Short task.
Set down each entry exactly as given; pictures should not appear in the copy.
-- START OF Excerpted records --
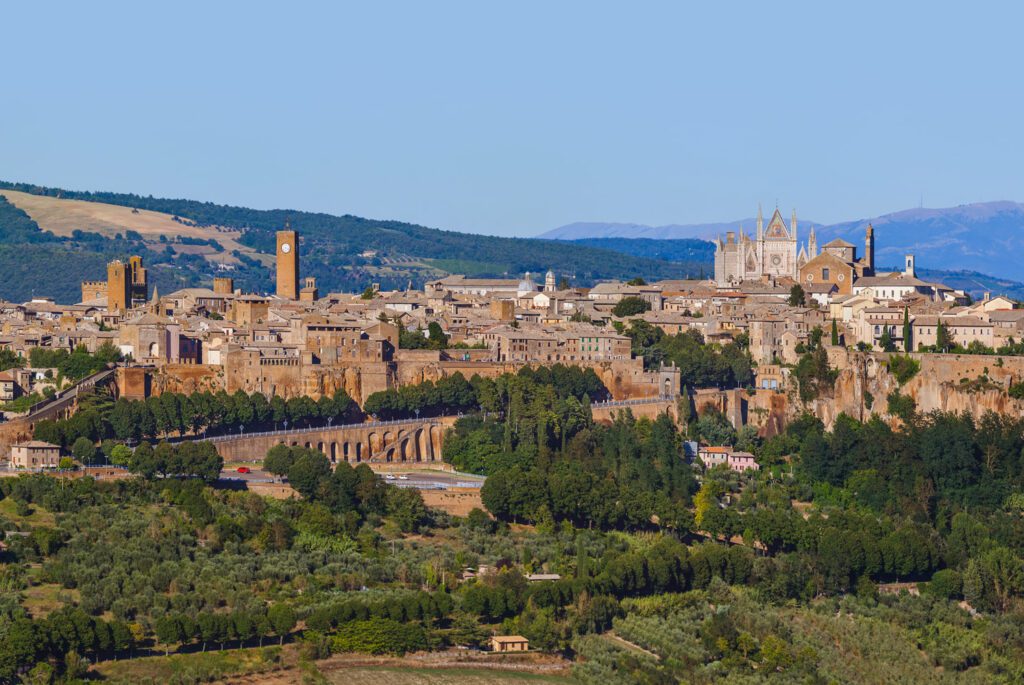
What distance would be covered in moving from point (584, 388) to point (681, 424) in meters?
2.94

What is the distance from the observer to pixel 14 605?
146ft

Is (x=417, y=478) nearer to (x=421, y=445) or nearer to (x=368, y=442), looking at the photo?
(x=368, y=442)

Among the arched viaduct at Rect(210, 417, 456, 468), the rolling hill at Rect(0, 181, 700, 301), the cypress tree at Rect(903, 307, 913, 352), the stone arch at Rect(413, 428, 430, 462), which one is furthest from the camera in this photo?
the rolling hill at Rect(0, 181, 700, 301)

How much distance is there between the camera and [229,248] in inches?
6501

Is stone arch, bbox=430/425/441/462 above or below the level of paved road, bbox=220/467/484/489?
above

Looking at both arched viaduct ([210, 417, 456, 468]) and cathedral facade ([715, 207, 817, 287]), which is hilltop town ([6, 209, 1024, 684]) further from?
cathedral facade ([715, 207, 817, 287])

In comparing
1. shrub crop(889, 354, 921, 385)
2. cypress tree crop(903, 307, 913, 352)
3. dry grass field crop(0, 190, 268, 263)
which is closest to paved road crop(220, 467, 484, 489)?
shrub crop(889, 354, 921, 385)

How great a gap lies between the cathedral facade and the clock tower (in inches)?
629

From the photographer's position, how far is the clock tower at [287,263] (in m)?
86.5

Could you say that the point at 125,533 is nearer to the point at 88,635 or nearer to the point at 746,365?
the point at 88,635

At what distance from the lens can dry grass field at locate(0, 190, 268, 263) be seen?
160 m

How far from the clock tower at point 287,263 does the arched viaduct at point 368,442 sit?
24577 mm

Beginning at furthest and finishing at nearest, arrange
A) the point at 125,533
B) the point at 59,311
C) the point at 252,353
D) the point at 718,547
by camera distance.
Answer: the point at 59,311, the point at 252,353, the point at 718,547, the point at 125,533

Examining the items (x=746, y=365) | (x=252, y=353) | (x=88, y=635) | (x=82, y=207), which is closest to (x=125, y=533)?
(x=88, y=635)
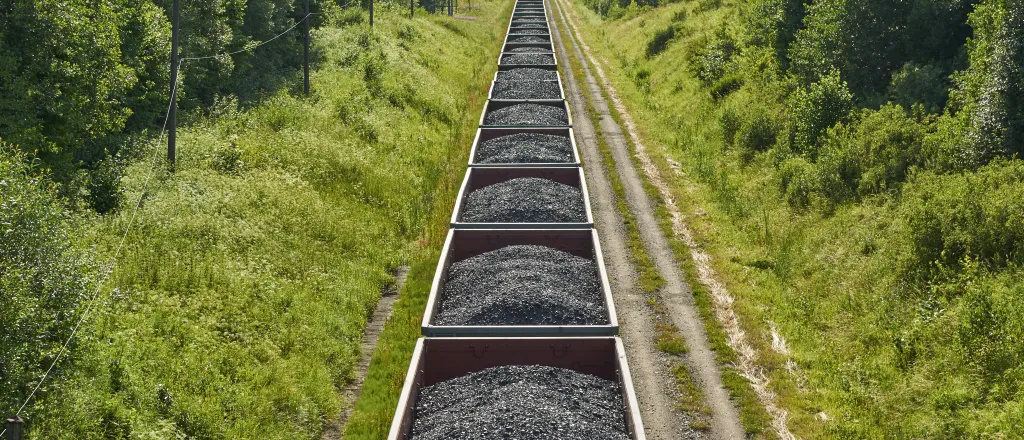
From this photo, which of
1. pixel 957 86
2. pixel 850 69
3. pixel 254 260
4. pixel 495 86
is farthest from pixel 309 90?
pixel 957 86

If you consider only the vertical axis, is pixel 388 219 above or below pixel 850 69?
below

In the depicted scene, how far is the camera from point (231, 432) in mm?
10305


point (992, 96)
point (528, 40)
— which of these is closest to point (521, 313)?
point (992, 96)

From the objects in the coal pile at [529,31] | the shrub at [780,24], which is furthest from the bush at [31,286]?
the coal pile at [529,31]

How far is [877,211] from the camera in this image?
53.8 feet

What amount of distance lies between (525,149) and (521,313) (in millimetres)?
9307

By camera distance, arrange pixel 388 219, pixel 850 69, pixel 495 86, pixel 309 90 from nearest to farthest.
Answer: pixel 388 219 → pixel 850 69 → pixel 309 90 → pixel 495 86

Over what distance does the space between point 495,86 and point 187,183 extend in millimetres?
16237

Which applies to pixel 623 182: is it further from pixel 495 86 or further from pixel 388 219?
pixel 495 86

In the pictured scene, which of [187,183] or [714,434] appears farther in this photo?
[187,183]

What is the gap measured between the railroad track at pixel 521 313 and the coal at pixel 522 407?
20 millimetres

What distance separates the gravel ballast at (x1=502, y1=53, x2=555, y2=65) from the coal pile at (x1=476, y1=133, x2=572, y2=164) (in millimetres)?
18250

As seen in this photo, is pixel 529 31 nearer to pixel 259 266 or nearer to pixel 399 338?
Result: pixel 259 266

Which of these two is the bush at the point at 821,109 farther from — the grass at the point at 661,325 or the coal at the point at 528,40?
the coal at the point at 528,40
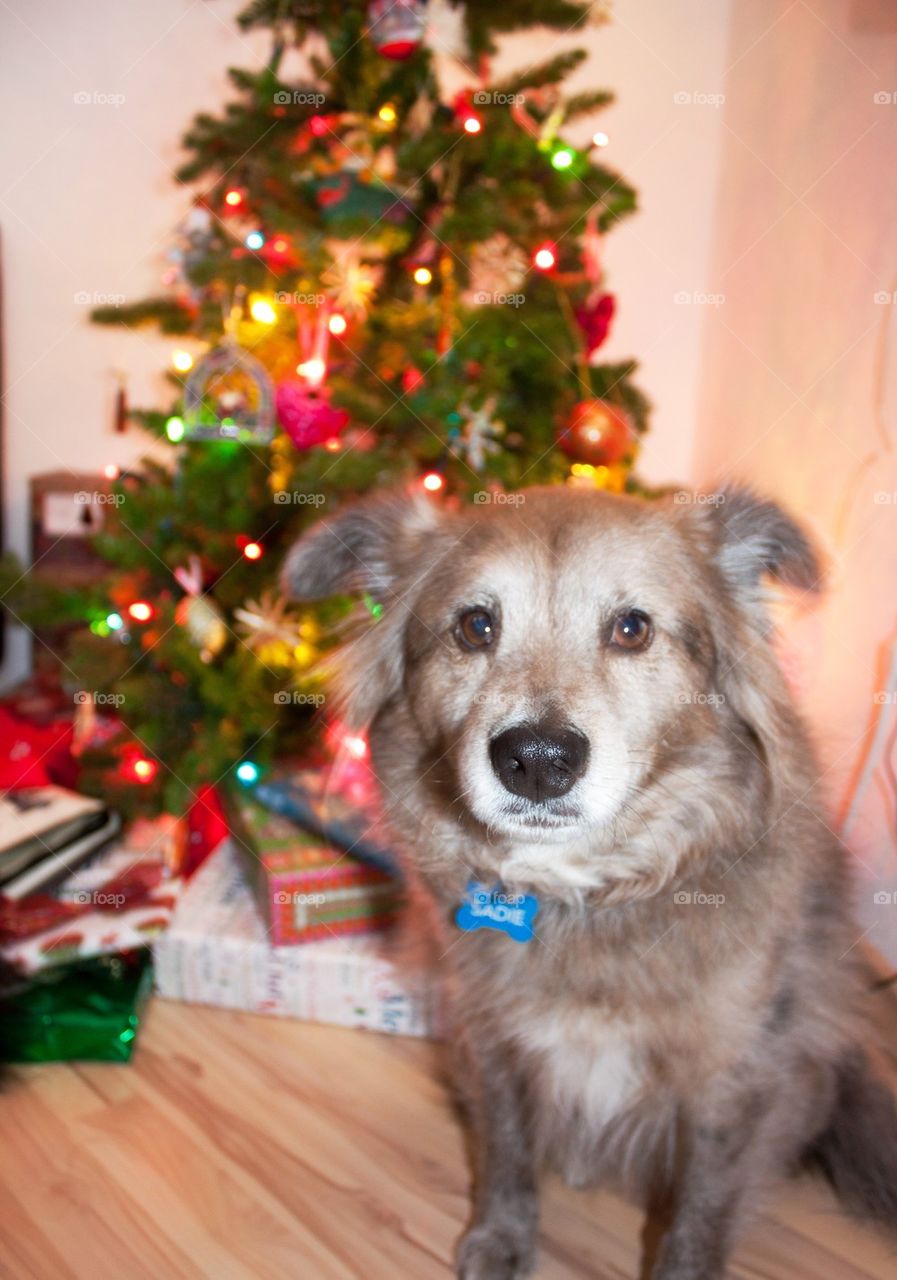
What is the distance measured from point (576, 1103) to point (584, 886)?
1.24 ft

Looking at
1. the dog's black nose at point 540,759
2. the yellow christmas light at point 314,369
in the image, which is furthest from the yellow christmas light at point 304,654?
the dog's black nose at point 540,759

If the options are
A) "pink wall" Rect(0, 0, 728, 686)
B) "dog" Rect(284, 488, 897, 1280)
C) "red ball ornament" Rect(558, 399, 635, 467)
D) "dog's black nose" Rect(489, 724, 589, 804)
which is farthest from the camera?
-- END OF Excerpted records --
Result for this task.
What distance would be covered in moving from point (584, 388) to point (681, 424) in meters?
2.94

What is the distance from the observer to pixel 14 605?
146ft

Is (x=417, y=478) nearer to (x=421, y=445) or nearer to (x=368, y=442), looking at the photo?
(x=368, y=442)

Among the arched viaduct at Rect(210, 417, 456, 468), the rolling hill at Rect(0, 181, 700, 301), the cypress tree at Rect(903, 307, 913, 352), the stone arch at Rect(413, 428, 430, 462), which one is furthest from the camera in this photo?
the rolling hill at Rect(0, 181, 700, 301)

How much distance is there between the camera and [229,248] in inches?
6501

Is stone arch, bbox=430/425/441/462 above or below the level of paved road, bbox=220/467/484/489?
above

Looking at both arched viaduct ([210, 417, 456, 468]) and cathedral facade ([715, 207, 817, 287]), which is hilltop town ([6, 209, 1024, 684]) further from?
cathedral facade ([715, 207, 817, 287])

In comparing
1. shrub crop(889, 354, 921, 385)
2. cypress tree crop(903, 307, 913, 352)
3. dry grass field crop(0, 190, 268, 263)
which is closest to paved road crop(220, 467, 484, 489)?
shrub crop(889, 354, 921, 385)

How great a gap lies between the cathedral facade and the clock tower (in inches)?
629

From the photographer's position, how far is the clock tower at [287,263] (in m)?
86.5

Could you say that the point at 125,533 is nearer to the point at 88,635 or nearer to the point at 746,365?
the point at 88,635

At what distance from the lens can dry grass field at locate(0, 190, 268, 263) be seen?
160 m

How far from the clock tower at point 287,263 does the arched viaduct at point 368,442 sit?
24577 mm

Beginning at furthest and finishing at nearest, arrange
A) the point at 125,533
B) the point at 59,311
C) the point at 252,353
D) the point at 718,547
by camera distance.
Answer: the point at 59,311, the point at 252,353, the point at 718,547, the point at 125,533

Examining the items (x=746, y=365) | (x=252, y=353) | (x=88, y=635) | (x=82, y=207), which is closest to (x=125, y=533)?
(x=88, y=635)
From this photo, which of
1. pixel 957 86
2. pixel 850 69
3. pixel 254 260
4. pixel 495 86
is farthest from pixel 309 90?
pixel 957 86

If you consider only the vertical axis, is pixel 388 219 above or below pixel 850 69?
below

In the depicted scene, how far is the camera from point (231, 432) in mm?
10305


point (992, 96)
point (528, 40)
— which of these is closest to point (521, 313)?
point (992, 96)

From the objects in the coal pile at [529,31] | the shrub at [780,24], which is furthest from the bush at [31,286]?
the coal pile at [529,31]

How far is [877,211] from the camera in this image?
53.8 feet

What amount of distance lies between (525,149) and (521,313) (in millimetres)?
9307

By camera distance, arrange pixel 388 219, pixel 850 69, pixel 495 86, pixel 309 90 from nearest to farthest.
Answer: pixel 388 219 → pixel 850 69 → pixel 309 90 → pixel 495 86

Over what distance does the space between point 495,86 and point 187,183 extend in millimetres?
16237

Which applies to pixel 623 182: is it further from pixel 495 86 or further from pixel 388 219?
pixel 495 86

In the pictured scene, which of [187,183] or [714,434] appears farther in this photo?
[187,183]

What is the gap measured between the railroad track at pixel 521 313 and the coal at pixel 522 407?
20 millimetres

What distance separates the gravel ballast at (x1=502, y1=53, x2=555, y2=65) from the coal pile at (x1=476, y1=133, x2=572, y2=164) (in millimetres)?
18250

As seen in this photo, is pixel 529 31 nearer to pixel 259 266 or nearer to pixel 399 338?
Result: pixel 259 266

Which of these two is the bush at the point at 821,109 farther from — the grass at the point at 661,325 or the coal at the point at 528,40?
the coal at the point at 528,40
What is the distance measured from point (576, 1103) to point (584, 886)?
1.24 ft

Looking at
1. the dog's black nose at point 540,759
2. the yellow christmas light at point 314,369
in the image, which is furthest from the yellow christmas light at point 304,654?
the dog's black nose at point 540,759

If the options are
A) "pink wall" Rect(0, 0, 728, 686)
B) "dog" Rect(284, 488, 897, 1280)
C) "red ball ornament" Rect(558, 399, 635, 467)
D) "dog's black nose" Rect(489, 724, 589, 804)
which is farthest from the camera?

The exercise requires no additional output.